Apply what you read |
**1)** Rewrite the paragraph beginning "A couple of months ago" from the advertising post below in shorter form, keeping its main facts.
**2)** Answer these from the advertising post below:
(a) Which agency made the heartwarming ad for Google+?
(b) How many tearjerkers have aired on television and online in recent weeks?
(c) Which advertiser was the Wieden & Kennedy spot made for?
**3)** Write the next part of the post on sentimental advertising, starting after its final sentence.
BEGIN Document text
Is Sentimentality the New Funny in Advertising?

by thewheatandthechaff

A couple of months ago I wrote about Adam&Eve‘s heartwarming ad for Google+ and of the inherent difficulties in making ads which tug at the heartstrings rather than poking the funny bone. Well now suddenly it seems that everyone is jumping on the sentimentality bandwagon.

In recent weeks we have seen three ruthlessly schmaltzy tearjerkers aired on television and online.

First up in April was Wieden & Kennedy‘s epic spot for World’s biggest advertiser Procter & Gamble, released ahead of the Olympics this year. Called ‘Thank you, Mum”, it’s directed by Alejandro González Iñárrit, the gloom merchant whose film repertoire includes such cheery pictures as 21 Grams, Babel and Biutiful, but who has also previously directed the magnificent ‘Write The Future’ ad for Nike in 2010.
END Document text
BEGIN Raw data
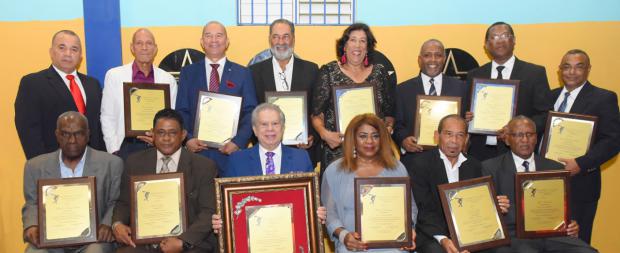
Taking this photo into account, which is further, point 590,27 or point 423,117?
point 590,27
END Raw data
Answers to the tasks |
**1)** The writer had earlier discussed Adam&Eve's heartwarming Google+ ad and why ads that move people are harder to make than funny ones. Now everyone seems to be following the sentimental trend.

**2)**
(a) Adam&Eve
(b) Three
(c) Procter & Gamble

**3)**
In similar globe-trotting form to Babel, the spot follows the trials and tribulations of mums and their young Olympic hopefuls across the World from Britain to China, and ends with teary-eyed pride at their now grown-up sprogs’ inevitable successes at this year’s Games. “The hardest job in the world, is the best job in the world. Thank you mum” so the copy says, before proclaiming P&G as “the proud sponsor of mums” (or moms, if you’re American).

As you would expect, several versions of the ad have been shot to air in different countries and the whole thing is obviously very well done and has been integrated effectively with a successful Facebook campaign. Go Mums!

But what about the Dads, I hear you ask? Don’t worry, these next two spots have got ’em covered.

First is Volkswagen and DDB‘s spot for Polo depicting the relationship between an overprotective dad and his daughter over the years. It whiffs more than a little of Adam&Eve’s work for John Lewis and Google+.

There are also criticisms that the song used in the ad – created by Sniffy Dog who apparently do this sort of thing for a living (vomits) –  is little more than a rip-off of Beach House’s ‘Take Care’, with the band themselves stating that DDB had previously tried and failed to license the track from them.

Finally, we have Dare and Hovis’ good, honest, hard-working northerner’s riposte to VW’s cosy, southern softy middle-class ponceyness, featuring a gruff farmer and his lad putting in a bloody good day’s work down t’farm.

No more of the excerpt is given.